Women in Data and Technology

For 17 years, Lauren Dillard worked at the Carlyle Group. It was going to take a unique opportunity to pry her away. Sometimes change presents itself as a new challenge—maybe a new city or a whole different industry or job function. Sometimes it’s the opportunity to work alongside someone you greatly respect. Dillard was ready for a new challenge, but it was the chance to once again join forces with Adena Friedman that led her to join Nasdaq in the summer of 2019.

Dillard and Friedman worked together for three years at Carlyle. Friedman, who was CFO at Carlyle, left to rejoin Nasdaq in 2014, first as president and COO, and later taking over as CEO at the start of 2017. Seeing Friedman put her stamp on Nasdaq, Dillard was ready to explore new opportunities with her former coworker, and she joined the exchange as the executive vice president of global information services. 

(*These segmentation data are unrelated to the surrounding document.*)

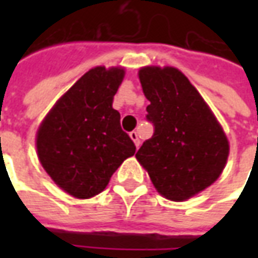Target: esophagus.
Listing matches in <instances>:
<instances>
[{
    "label": "esophagus",
    "instance_id": "1",
    "mask_svg": "<svg viewBox=\"0 0 258 258\" xmlns=\"http://www.w3.org/2000/svg\"><path fill=\"white\" fill-rule=\"evenodd\" d=\"M130 138L134 141L135 146H140V138H138V133L137 131H131L130 133Z\"/></svg>",
    "mask_w": 258,
    "mask_h": 258
}]
</instances>
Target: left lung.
<instances>
[{"label": "left lung", "mask_w": 258, "mask_h": 258, "mask_svg": "<svg viewBox=\"0 0 258 258\" xmlns=\"http://www.w3.org/2000/svg\"><path fill=\"white\" fill-rule=\"evenodd\" d=\"M146 118L155 127L137 160L166 199L184 202L216 181L227 164L229 144L209 105L178 69L140 70Z\"/></svg>", "instance_id": "8db88e82"}]
</instances>
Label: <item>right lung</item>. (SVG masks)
<instances>
[{
    "label": "right lung",
    "mask_w": 258,
    "mask_h": 258,
    "mask_svg": "<svg viewBox=\"0 0 258 258\" xmlns=\"http://www.w3.org/2000/svg\"><path fill=\"white\" fill-rule=\"evenodd\" d=\"M123 68L91 69L53 105L37 131L40 163L53 182L77 199L106 188L135 145L120 125L113 96Z\"/></svg>",
    "instance_id": "right-lung-1"
}]
</instances>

“When [Friedman] came back to Nasdaq, what interested me was her strategic pivot. I fully believe in what she laid out as far as delivering transparency to markets everywhere, and the need for data and analytics across the investment community,” Dillard says. “I believe she’s the best CEO in the business.”

Dillard, the winner of the exchange professional of the year award, believed in that push toward data and analytics, because she saw the need for it while heading Carlyle’s investment solutions business.

“It all goes back to that North Star: How do we provide transparency, data, and analytics to serve the capital markets?” she says. “I’ve got this best-in-class team on some of the historic legacy businesses, and then it’s my job to help the business move into new asset classes and support areas.”

In June 2019, Nasdaq joined with Microsoft to provide real-time US equity market data to Main Street investors. Through Microsoft, the general public can now access real-time data from Nasdaq Last Sale to inform their research and financial literacy. Additionally, Dillard and her team launched Nasdaq Smart Options, a service that allows for easier access and more transparency to essential options market data, with savings of 80% over the cost of connecting to the full standard Options Price Reporting Authority (OPRA) data feed.

“I usually tell people that it’s all about learning and never saying no to an opportunity,” she says. “I had a very non-linear career; I’m a nerdy tax professional. But you don’t say no to new opportunities and constant learning, so you find what you can bring to the table.”